The performance made a conscious effort toward inclusivity. The presence of same-sex dance partners onstage casually rebuked heteronormativity. During intermission, the entire audience was invited onstage to move to the music. Regardless of able-bodiedness, everyone was able to mingle in the communal space. This was a more accessible form of audience participation than inviting only a few brave souls onstage.

The show’s impact on the audience proved more complicated in a section of the show exploring different forms of domestic abuse, both physical and emotional. A series of short videos featured members of Más Flow enacting scenes of relationship violence. The actors from these clips then emerged onstage for a dance ending with survivors walking away from their abusers. The piece was realistic, beautifully choreographed, and affirmative. The content warning preceding the videos and dance was thoughtful and thorough, including resources for those impacted by domestic abuse.

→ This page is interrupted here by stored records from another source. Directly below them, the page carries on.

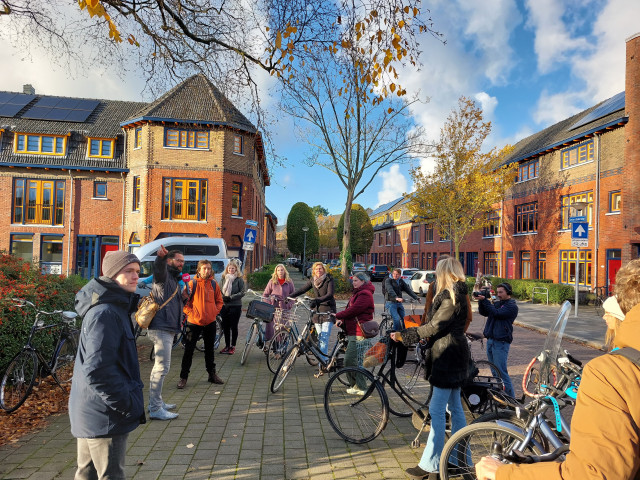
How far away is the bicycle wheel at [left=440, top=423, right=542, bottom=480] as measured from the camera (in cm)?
288

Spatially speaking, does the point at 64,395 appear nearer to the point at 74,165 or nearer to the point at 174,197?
the point at 174,197

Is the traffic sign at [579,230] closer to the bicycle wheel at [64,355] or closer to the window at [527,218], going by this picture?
the bicycle wheel at [64,355]

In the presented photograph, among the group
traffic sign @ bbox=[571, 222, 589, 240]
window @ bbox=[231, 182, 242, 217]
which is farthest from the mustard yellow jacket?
window @ bbox=[231, 182, 242, 217]

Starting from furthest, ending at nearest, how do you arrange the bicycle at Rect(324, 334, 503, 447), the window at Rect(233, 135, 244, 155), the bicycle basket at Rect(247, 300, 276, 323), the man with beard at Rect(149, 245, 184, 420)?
1. the window at Rect(233, 135, 244, 155)
2. the bicycle basket at Rect(247, 300, 276, 323)
3. the man with beard at Rect(149, 245, 184, 420)
4. the bicycle at Rect(324, 334, 503, 447)

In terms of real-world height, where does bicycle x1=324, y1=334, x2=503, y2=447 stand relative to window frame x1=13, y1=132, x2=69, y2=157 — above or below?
below

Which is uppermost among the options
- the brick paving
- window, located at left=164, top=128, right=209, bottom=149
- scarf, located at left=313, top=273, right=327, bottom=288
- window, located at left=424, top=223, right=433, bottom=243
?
window, located at left=164, top=128, right=209, bottom=149

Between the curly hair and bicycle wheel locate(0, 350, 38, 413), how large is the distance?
5911 millimetres

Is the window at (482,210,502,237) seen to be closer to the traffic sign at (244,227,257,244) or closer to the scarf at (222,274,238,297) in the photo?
the traffic sign at (244,227,257,244)

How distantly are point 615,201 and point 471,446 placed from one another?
74.0ft

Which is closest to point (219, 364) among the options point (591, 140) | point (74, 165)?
point (591, 140)

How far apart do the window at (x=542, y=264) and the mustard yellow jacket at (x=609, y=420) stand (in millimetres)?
27942

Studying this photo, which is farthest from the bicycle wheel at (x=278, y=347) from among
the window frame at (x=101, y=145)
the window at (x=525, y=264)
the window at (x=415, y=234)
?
the window at (x=415, y=234)

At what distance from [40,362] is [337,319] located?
393 cm

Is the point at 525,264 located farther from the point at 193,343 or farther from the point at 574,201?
the point at 193,343
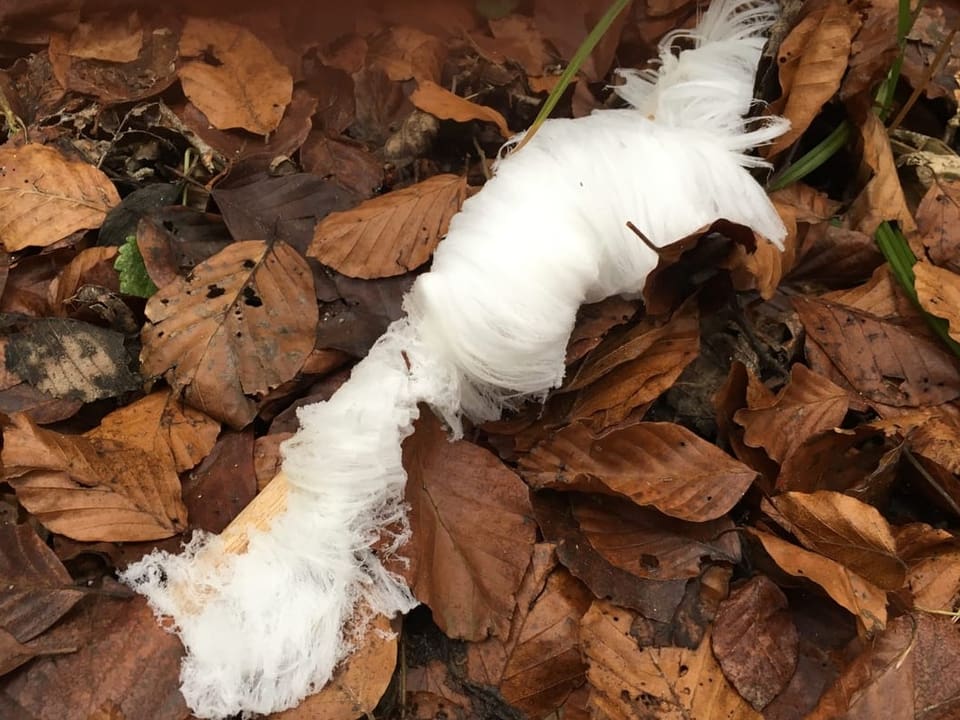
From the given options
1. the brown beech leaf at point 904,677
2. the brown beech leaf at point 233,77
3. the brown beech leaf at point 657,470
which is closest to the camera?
the brown beech leaf at point 904,677

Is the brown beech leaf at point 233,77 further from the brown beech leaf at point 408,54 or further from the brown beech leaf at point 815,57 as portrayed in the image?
the brown beech leaf at point 815,57

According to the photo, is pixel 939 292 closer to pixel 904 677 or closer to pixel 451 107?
pixel 904 677

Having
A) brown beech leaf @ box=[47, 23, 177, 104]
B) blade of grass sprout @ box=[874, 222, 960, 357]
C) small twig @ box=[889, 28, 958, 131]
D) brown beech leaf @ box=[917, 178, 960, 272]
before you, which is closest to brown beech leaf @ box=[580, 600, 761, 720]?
blade of grass sprout @ box=[874, 222, 960, 357]

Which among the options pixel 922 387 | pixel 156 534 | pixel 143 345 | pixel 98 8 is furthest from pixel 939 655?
pixel 98 8

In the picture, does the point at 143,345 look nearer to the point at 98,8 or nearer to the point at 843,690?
the point at 98,8

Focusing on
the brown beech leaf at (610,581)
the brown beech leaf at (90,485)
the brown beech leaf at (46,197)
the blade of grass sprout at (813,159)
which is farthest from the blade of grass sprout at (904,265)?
the brown beech leaf at (46,197)

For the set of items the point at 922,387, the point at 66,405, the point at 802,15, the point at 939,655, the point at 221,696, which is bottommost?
the point at 221,696

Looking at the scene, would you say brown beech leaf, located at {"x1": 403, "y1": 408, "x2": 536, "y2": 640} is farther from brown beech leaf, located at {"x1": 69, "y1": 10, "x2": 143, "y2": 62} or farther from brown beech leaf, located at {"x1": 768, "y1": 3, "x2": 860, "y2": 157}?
brown beech leaf, located at {"x1": 69, "y1": 10, "x2": 143, "y2": 62}
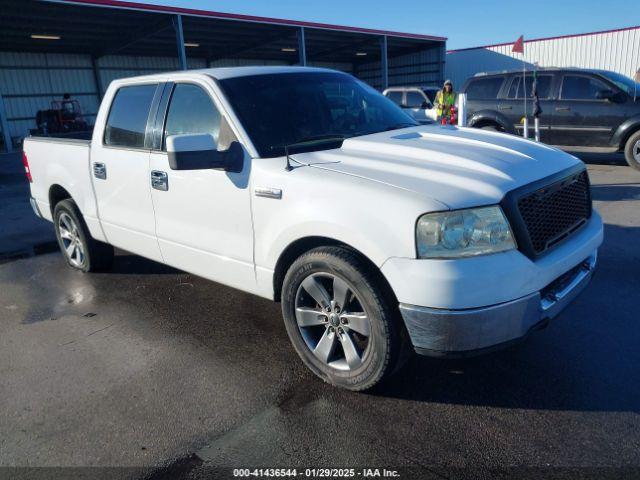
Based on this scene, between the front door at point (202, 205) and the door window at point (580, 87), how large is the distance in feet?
30.0

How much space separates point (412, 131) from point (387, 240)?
1.59 meters

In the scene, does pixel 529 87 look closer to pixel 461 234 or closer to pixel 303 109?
pixel 303 109

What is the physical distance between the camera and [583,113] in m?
10.3

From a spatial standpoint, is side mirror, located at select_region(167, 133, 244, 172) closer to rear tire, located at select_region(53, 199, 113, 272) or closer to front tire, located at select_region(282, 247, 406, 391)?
front tire, located at select_region(282, 247, 406, 391)

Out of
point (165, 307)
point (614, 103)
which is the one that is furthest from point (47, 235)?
point (614, 103)

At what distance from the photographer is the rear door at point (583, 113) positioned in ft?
32.9

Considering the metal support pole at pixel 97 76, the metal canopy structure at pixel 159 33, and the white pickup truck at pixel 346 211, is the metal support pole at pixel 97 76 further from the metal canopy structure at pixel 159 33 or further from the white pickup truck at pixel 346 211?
the white pickup truck at pixel 346 211

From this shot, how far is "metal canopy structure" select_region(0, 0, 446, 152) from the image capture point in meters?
18.8

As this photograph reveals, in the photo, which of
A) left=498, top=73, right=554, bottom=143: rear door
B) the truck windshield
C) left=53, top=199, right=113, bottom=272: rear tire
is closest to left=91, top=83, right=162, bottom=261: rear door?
left=53, top=199, right=113, bottom=272: rear tire

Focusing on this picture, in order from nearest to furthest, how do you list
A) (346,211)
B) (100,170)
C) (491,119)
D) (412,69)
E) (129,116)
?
1. (346,211)
2. (129,116)
3. (100,170)
4. (491,119)
5. (412,69)

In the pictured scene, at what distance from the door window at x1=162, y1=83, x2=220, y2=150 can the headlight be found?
5.73 ft

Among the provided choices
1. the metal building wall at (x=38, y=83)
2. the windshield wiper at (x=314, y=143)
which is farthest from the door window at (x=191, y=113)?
the metal building wall at (x=38, y=83)

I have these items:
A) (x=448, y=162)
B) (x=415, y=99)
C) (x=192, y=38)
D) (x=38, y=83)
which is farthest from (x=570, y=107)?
(x=38, y=83)

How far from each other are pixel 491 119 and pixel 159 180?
907 cm
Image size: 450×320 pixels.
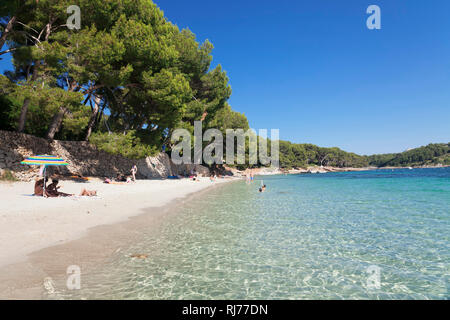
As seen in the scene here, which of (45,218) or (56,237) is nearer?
(56,237)

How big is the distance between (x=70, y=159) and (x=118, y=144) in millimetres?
4748

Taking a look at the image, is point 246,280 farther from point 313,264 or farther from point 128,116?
point 128,116

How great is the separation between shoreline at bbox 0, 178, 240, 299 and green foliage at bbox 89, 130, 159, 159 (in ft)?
31.3

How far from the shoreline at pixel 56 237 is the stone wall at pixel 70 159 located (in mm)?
6567

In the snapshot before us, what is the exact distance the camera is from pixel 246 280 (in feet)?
16.0

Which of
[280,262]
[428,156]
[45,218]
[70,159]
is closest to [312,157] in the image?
[428,156]

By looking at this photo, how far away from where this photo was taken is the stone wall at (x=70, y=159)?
17.0 m

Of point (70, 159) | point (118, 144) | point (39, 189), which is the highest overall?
point (118, 144)

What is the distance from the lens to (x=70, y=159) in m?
22.1

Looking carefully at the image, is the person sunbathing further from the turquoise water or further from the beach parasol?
the turquoise water

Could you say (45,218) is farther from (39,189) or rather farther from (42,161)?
(42,161)

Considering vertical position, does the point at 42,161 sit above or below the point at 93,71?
below

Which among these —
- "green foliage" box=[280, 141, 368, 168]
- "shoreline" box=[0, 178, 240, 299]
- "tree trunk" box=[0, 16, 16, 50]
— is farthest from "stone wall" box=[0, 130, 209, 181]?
"green foliage" box=[280, 141, 368, 168]
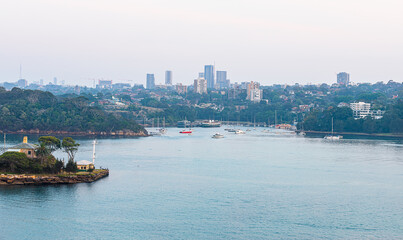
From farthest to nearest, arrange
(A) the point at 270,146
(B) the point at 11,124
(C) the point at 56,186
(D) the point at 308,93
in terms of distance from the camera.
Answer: (D) the point at 308,93 < (B) the point at 11,124 < (A) the point at 270,146 < (C) the point at 56,186

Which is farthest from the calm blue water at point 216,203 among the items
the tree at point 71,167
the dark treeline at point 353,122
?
the dark treeline at point 353,122

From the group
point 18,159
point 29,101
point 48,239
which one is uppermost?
point 29,101

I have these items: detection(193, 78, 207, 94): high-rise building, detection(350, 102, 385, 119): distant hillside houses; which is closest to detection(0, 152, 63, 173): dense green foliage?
detection(350, 102, 385, 119): distant hillside houses

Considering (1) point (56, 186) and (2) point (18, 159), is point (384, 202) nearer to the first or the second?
(1) point (56, 186)

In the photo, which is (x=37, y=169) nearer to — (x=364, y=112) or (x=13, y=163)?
(x=13, y=163)

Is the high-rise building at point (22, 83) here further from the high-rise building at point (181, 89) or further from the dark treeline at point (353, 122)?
the dark treeline at point (353, 122)

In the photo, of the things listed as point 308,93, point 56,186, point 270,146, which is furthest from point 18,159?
point 308,93

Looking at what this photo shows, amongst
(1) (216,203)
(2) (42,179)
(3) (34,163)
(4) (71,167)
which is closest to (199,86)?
(4) (71,167)
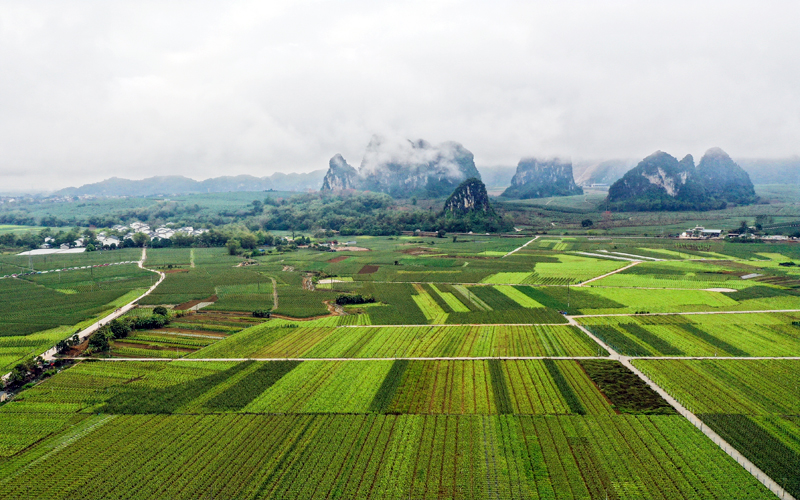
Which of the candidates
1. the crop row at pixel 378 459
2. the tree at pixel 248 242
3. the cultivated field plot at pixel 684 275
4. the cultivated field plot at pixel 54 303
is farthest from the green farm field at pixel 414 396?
the tree at pixel 248 242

It is easy to assume that providing a trigger warning is enough to ensure the comfort of all audience members. Yet some in the audience who found this content triggering felt “trapped,” to use the word of one anonymous poster in the Facebook group Tiger Confessions. For a person, to get up and exit a suddenly emotionally unsafe space would signal to everyone in Frist Film/Performance Theatre their painful personal history with domestic abuse.

Más Flow had the best intentions and succeeded in bringing attention to an issue seldom addressed on college campuses. Yet it did not do enough to protect those actually impacted by abuse. A content warning in the show’s marketing might have prevented this issue, although it may have dampened turnout. Perhaps a better format would be to perform this piece after intermission, with a content warning prior to the break so that audience members could leave unnoticed.

With ¡Qué Horror!, Más Flow danced a line between celebration and contemplation. Both its successes and shortcomings push campus culture to engage with issues such as domestic abuse in ways that go beyond the theoretical to consider personal impact.